When a user is within 5m of a Waypoint, it transitions from a blue sphere to a torus shape. This tells the user that they are close to a scan state.
The scan state begins when the user is within 2.5m of a Waypoint and focuses on it. For the positional data to be recorded correctly, the user must continue focusing on the Waypoint for 500 ms.
Once data is saved, the Waypoint sinks into the geometric mesh, indicating a symbiotic relationship between positional and mesh data.

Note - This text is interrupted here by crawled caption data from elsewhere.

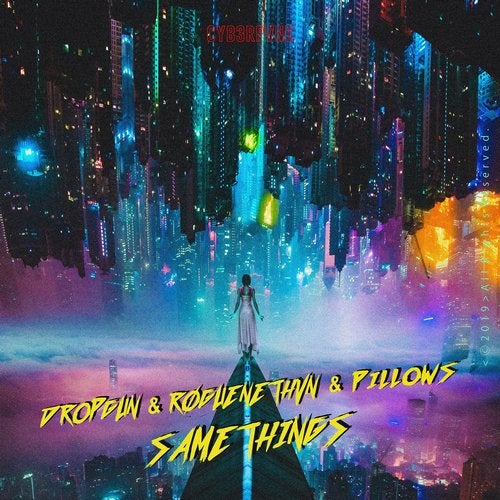 Dropgun x ROGUENETHVN x Pillows - Same Things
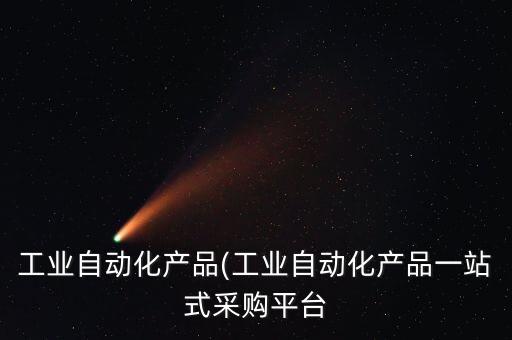 工業(yè)自動化產品(工業(yè)自動化產品一站式采購平臺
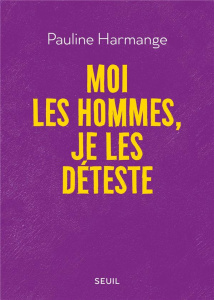 Moi les hommes, je les déteste - Harmange Pauline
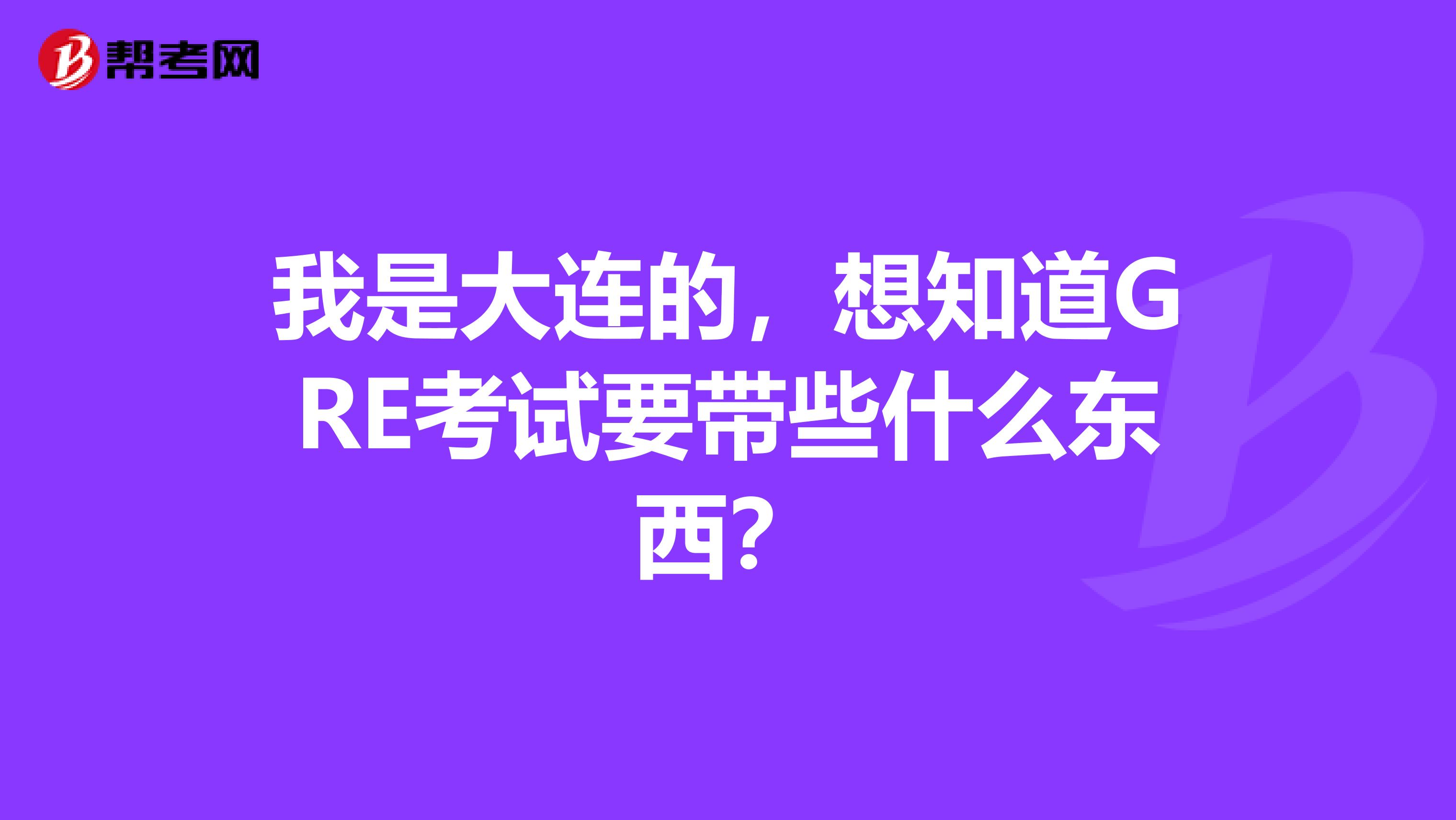 我是大连的，想知道GRE考试要带些什么东西？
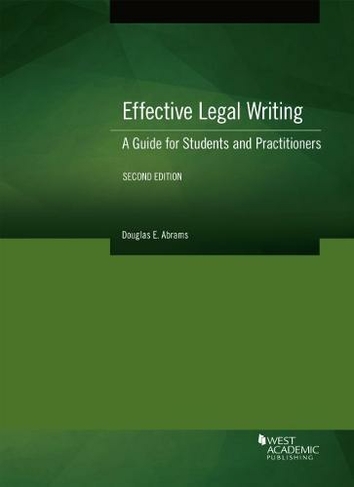 Effective Legal Writing: A Guide for Students and Practitioners (Coursebook 2nd Revised edition)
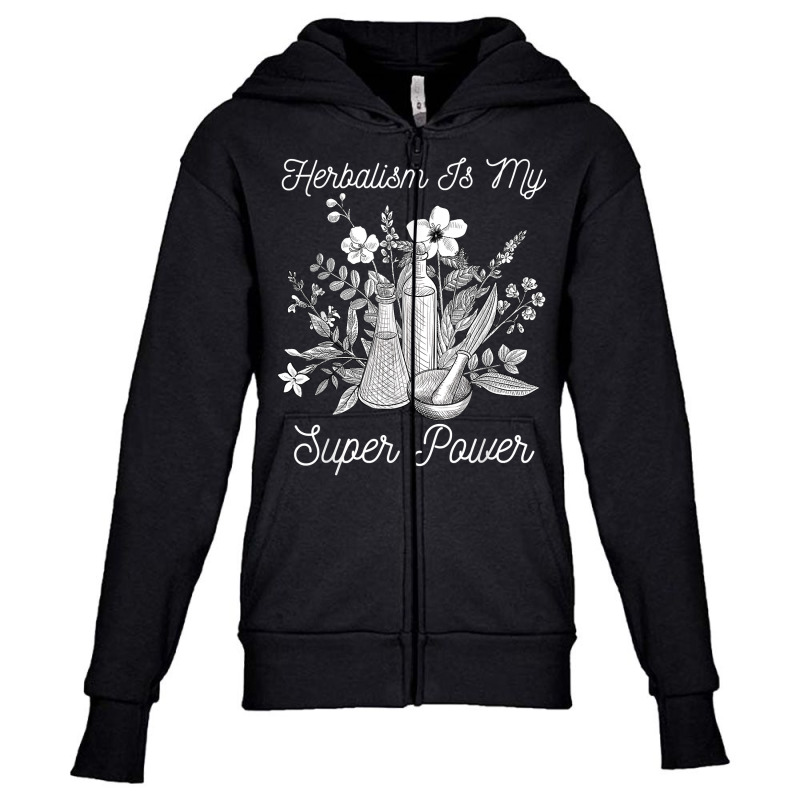 Herbalism Is My Super Power Herbal Medicine Herbalist T Shirt Youth Zipper Hoodie by fallenafsericebe | Artistshot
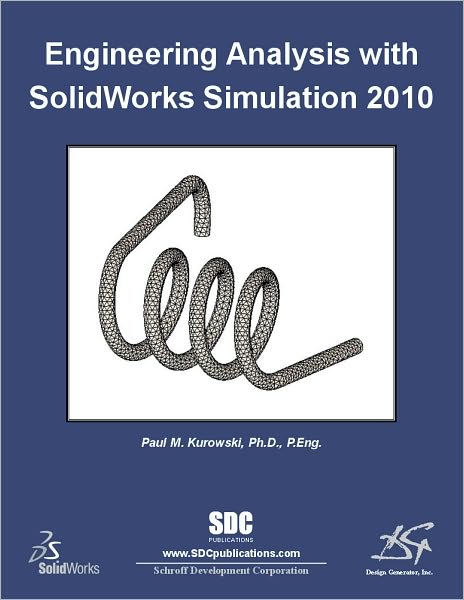 Engineering Analysis with SolidWorks Simulation 2010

The number of waypoints around a user can get overwhelming, so we implemented an opacity system that prioritizes waypoints closer to the user.
Refinement
To address areas that have low localization confidence, once a user selects the end of their mapping, the system would quickly analyze localization confidence across the entire mapped area. If confidence was high (86%), they could then save their map. But if confidence was low in any grid, we offered a “refine” stage. If selected, a 3D geometric dollhouse appeared in the lower FOV, showing red problem waypoints within the dollhouse to indicate where problem areas occur. Overlaid on the physical space, these same red problem waypoints would appear, prompting the user to clear them by navigating back to the problem area and scanning the problem Waypoints. Once all the problem Waypoints were cleared, the user ended the mapping session, and the device would localize to that map.
Hint System
An in-situ tutorial guided users through the experience for the first three mapping sessions. Voice-over and text hints led the user through the experience, giving general guidance.